UOC rep: Phanar follows double standards in Ukraine and Macedonia

Patriarch Bartholomew of Constantinople

The Patriarchate of Constantinople’s policy towards Macedonia is inconsistent with its policy already being implemented in Ukraine, said Protopriest Nikolai Danilevich

The Patriarchate of Constantinople’s policy towards Macedonia is inconsistent with its policy already being implemented in Ukraine, Protopriest Nikolai Danilevich, Deputy Head of the Department for External Church Relations of the UOC, said in a recent interview with the Union of Orthodox Journalists (UOC).

Answering the question why the Ecumenical Patriarchate is interfering in the affairs of the Ukrainian Church while refusing to resolve the issue of the schismatic Macedonian “Church”, Fr. Nikolai noted the double standard being employed by the Patriarchate.

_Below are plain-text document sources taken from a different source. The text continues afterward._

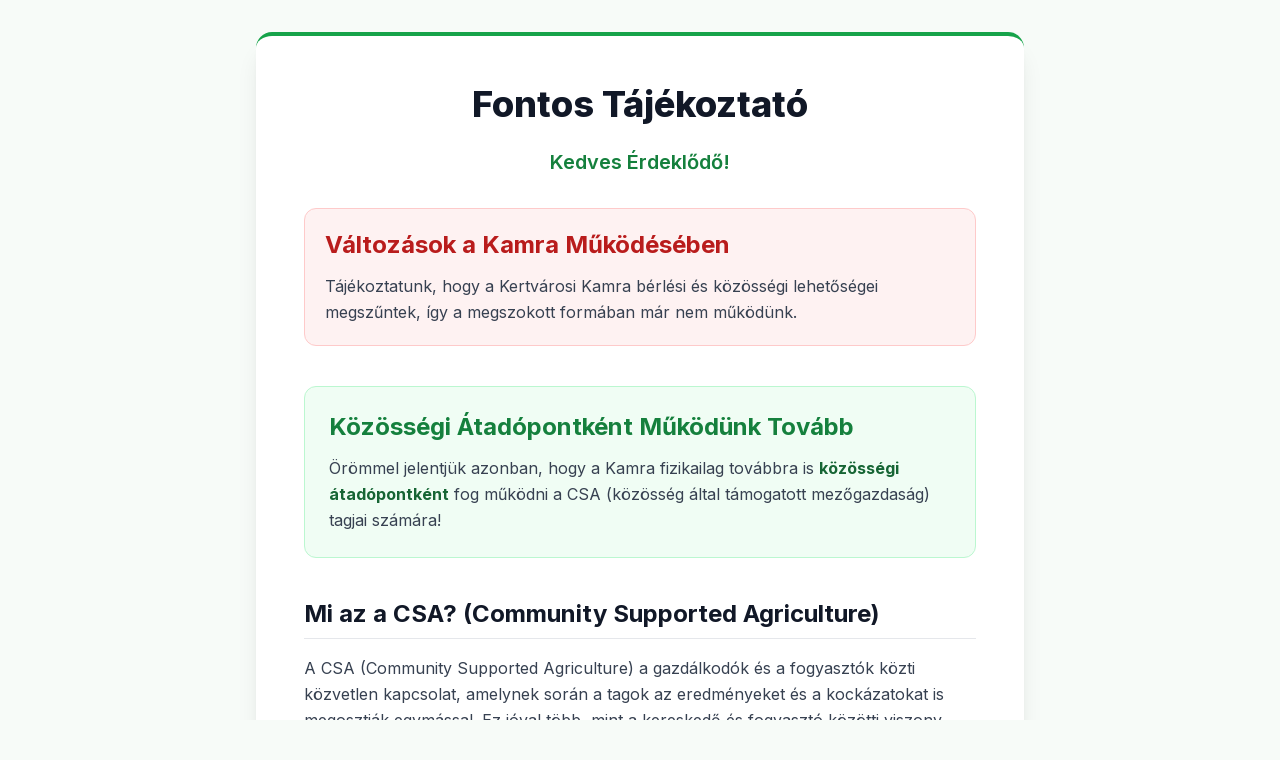

--- FILE ---
content_type: text/html; charset=UTF-8
request_url: https://kertvarosikamra.hu/?attachment_id=4278
body_size: 2404
content:
<!DOCTYPE html>
<html lang="hu">
<head>
    <meta charset="UTF-8">
    <meta name="viewport" content="width=device-width, initial-scale=1.0">
    <title>Kertvárosi Kamra - Fontos Tájékoztató</title>
    <!-- Tailwind CSS betöltése -->
    <script src="https://cdn.tailwindcss.com"></script>
    <!-- Inter betűtípus használata -->
    <style>
        @import url('https://fonts.googleapis.com/css2?family=Inter:wght@100..900&display=swap');
        body {
            font-family: 'Inter', sans-serif;
            background-color: #f7fbf8; /* Világos, zöldes háttér */
        }
    </style>
</head>
<body class="p-4 md:p-8">

    <!-- Fő tartalom konténer -->
    <div class="max-w-3xl mx-auto bg-white shadow-xl rounded-2xl p-6 sm:p-10 lg:p-12 border-t-4 border-green-600">

        <!-- Cím és Bevezetés -->
        <h1 class="text-3xl sm:text-4xl font-extrabold text-gray-900 mb-6 text-center">
            Fontos Tájékoztató
        </h1>
        <p class="text-xl text-green-700 font-semibold mb-8 text-center">
            Kedves Érdeklődő!
        </p>

        <!-- Megszűnés szekció -->
        <div class="mb-10 p-5 bg-red-50 border border-red-200 rounded-xl">
            <h2 class="text-2xl font-bold text-red-700 mb-3">
                Változások a Kamra Működésében
            </h2>
            <p class="text-gray-700 leading-relaxed">
                Tájékoztatunk, hogy a Kertvárosi Kamra bérlési és közösségi lehetőségei megszűntek, így a megszokott formában már nem működünk.
            </p>
        </div>

        <!-- Új lehetőség szekció -->
        <div class="mb-10 p-6 bg-green-50 border border-green-200 rounded-xl">
            <h2 class="text-2xl font-bold text-green-700 mb-3">
                Közösségi Átadópontként Működünk Tovább
            </h2>
            <p class="text-gray-700 leading-relaxed">
                Örömmel jelentjük azonban, hogy a Kamra fizikailag továbbra is
                <span class="font-bold text-green-800">közösségi átadópontként</span> fog működni a CSA (közösség által támogatott mezőgazdaság) tagjai számára!
            </p>
        </div>

        <!-- CSA ismertető szekció -->
        <div class="mb-10">
            <h2 class="text-2xl font-bold text-gray-900 mb-4 border-b pb-2">
                Mi az a CSA? (Community Supported Agriculture)
            </h2>
            <p class="text-gray-700 leading-relaxed mb-4">
                A CSA (Community Supported Agriculture) a gazdálkodók és a fogyasztók közti közvetlen kapcsolat, amelynek során a tagok az eredményeket és a kockázatokat is megosztják egymással. Ez jóval több, mint a kereskedő és fogyasztó közötti viszony.
            </p>
            <p class="text-gray-700 leading-relaxed mb-4">
                A CSA mozgalom célja, hogy kilépjen a beszállítók, üzletek és vásárlók láncolatából és újra megteremtse a termelők és a fogyasztók közvetlen kapcsolatát annak érdekében, hogy a közösség tagjai egészséges, vegyszermentes, helyi és szezonális zöldségekhez, gyümölcsökhöz jussanak – a gazdálkodók pedig munkához és megélhetéshez.
            </p>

“This saga with Ukrainian autocephaly began parallel with the possibility of granting autocephaly to the Church of Macedonia, and our media and Greek media have written about it,” Fr. Nikolai explained.

Then His All-Holiness Patriarch Bartholomew announced in September that he would not grant autocephaly to the Macedonians as long as they use the title “Macedonian,” which offends his Greek sensibilities. Now the Patriarchate says it will not grant autocephaly because Macedonia is the canonical territory of the Serbian Church—although such concerns did not prevent the Patriarchate interfering in the canonical territory of the Ukrainian Church.

“At the Church of Constantinople’s Synaxis, Patriarch Bartholomew asked to convey that he will never recognize the ‘Skopje Church.’ He understands that if he recognizes it, he will become a stranger and have opposition in Greece. Moreover, he would also quarrel with the Serbian Church. As an ethnic Greek, he understands the sensitivity of this issue,” Fr. Nikolai continued.

The territory that today makes up Macedonia was transferred by the Ecumenical Patriarchate to the Church of Serbia in 1922, Fr. Nikolai notes, but not by a tomos, but a praxis—a document that can be revoked. It was a praxis that also transferred the Kiev Metropolitanate to the Russian Church in 1686.

“For some reason, Patriarch Bartholomew annuls the 1686 document, but not the 1922 document, although the situation is absolutely identical,” the Deputy Head explained.

“The problem with the Greek Church and the problem with the Serbian Church has placed Patriarch Bartholomew in a situation where he has to fight on three fronts, but not even the Ecumenical Patriarch can fight on three fronts at the same time,” Fr. Nikolai stated.

Furthermore, as Fr. Nikolai explained, the Macedonian Church has even more of a right to autocephaly because the people there are united in their desire, whereas Ukrainian Orthodoxy is divided into three camps, and a minority of the people are interested in autocephaly.

“But we see a double standard, political interference, and a definite inconsistency in the actions of the Patriarchate of Constantinople,” the Ukrainian Church rep summarized.

Earlier, the media reported that Patriarch Bartholomew did not intend to grant autocephaly to the non-canonical Macedonian Church. According to the Patriarchate of Constantinople, this issue is the sphere of competence of the Serbian Orthodox Church.